Packers Draft Hideously
For Vikings fans, the most entertaining part of the draft (besides the Vikings’ own picks and endless trades) was the Green Bay Packers assembling one of the worst drafts they possibly could. They simultaneously ignored their immediate needs while reaching for players they absolutely didn’t need to reach for.
First of all, they traded up four spots in the first round to draft Jordan Love. I’m all about investing in the quarterback position. It’s smart to ensure security at the most valuable position in sports.
But Aaron Rodgers has been pretty clear about the fact that he wants to play into his 40s as a member of the Packers. Trading up in the first round to draft a quarterback doesn’t exactly support that idea. On the bright side, at least Rodgers is very easy-going and will absolutely welcome Love with open arms and definitely won’t hold a grudge against Love or the franchise for this.
(The last sentence was written with sarcasm.)
Plus, the Packers didn’t even need to trade up! They took the bait. They fell for some rumors that the Colts were going to trade up to snag him. The Colts never called the Dolphins about the 26th pick. The Packers bid against themselves and won.
Meanwhile, in the second round, the Packers drafted running back AJ Dillon, a large runner who is very effective in between the tackles. However, he doesn’t offer much in the passing game. It’s an ideal fit for the Packers 25 years ago.
Drafting running back in the second round is not advisable due to the position’s diminished value. Drafting a running back in the second round that offers next to nothing in the passing game is definitely not advisable.

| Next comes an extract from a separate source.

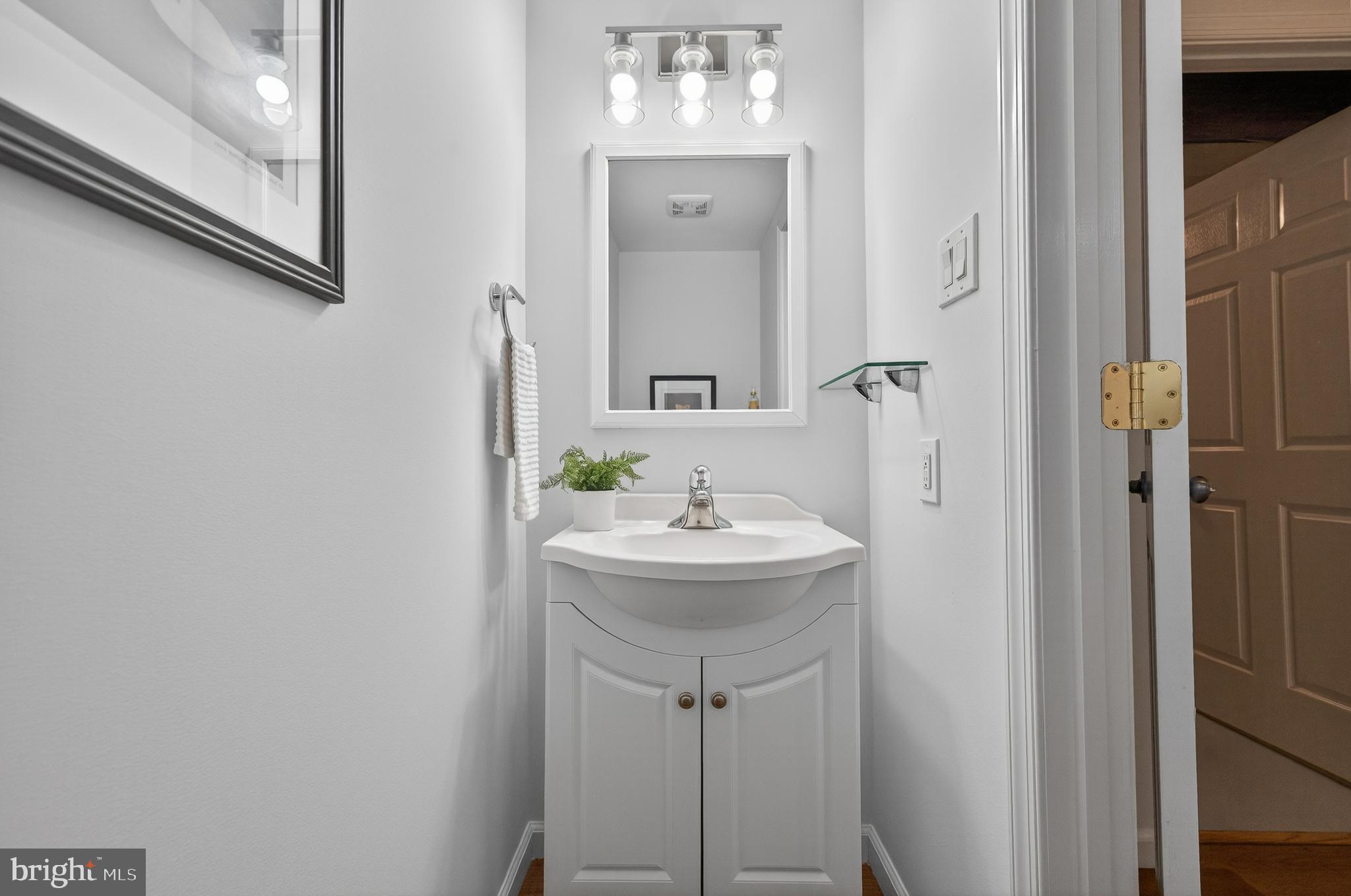 8225 Burning Forest Court Springfield, VA 22153 - Photo 32 of 43 a bathroom with a sink and a mirror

This wide receiver class had been presented as one of the deepest and most talented in recent memory. The Packers, meanwhile, needed help at the receiver position more than just about anything else.
The Packers drafted zero receivers.
BUT, they did draft a tight end that they expect to play as a fullback!
All 32 teams are supposed to get better at the NFL Draft just by adding useful talent. It’s the margin to which teams get better that makes a difference. But I’m not sure the Packers got better.
In fact, the Packers may have helped the Vikings during the draft as much as the Vikings helped themselves. And that’s saying quite a bit.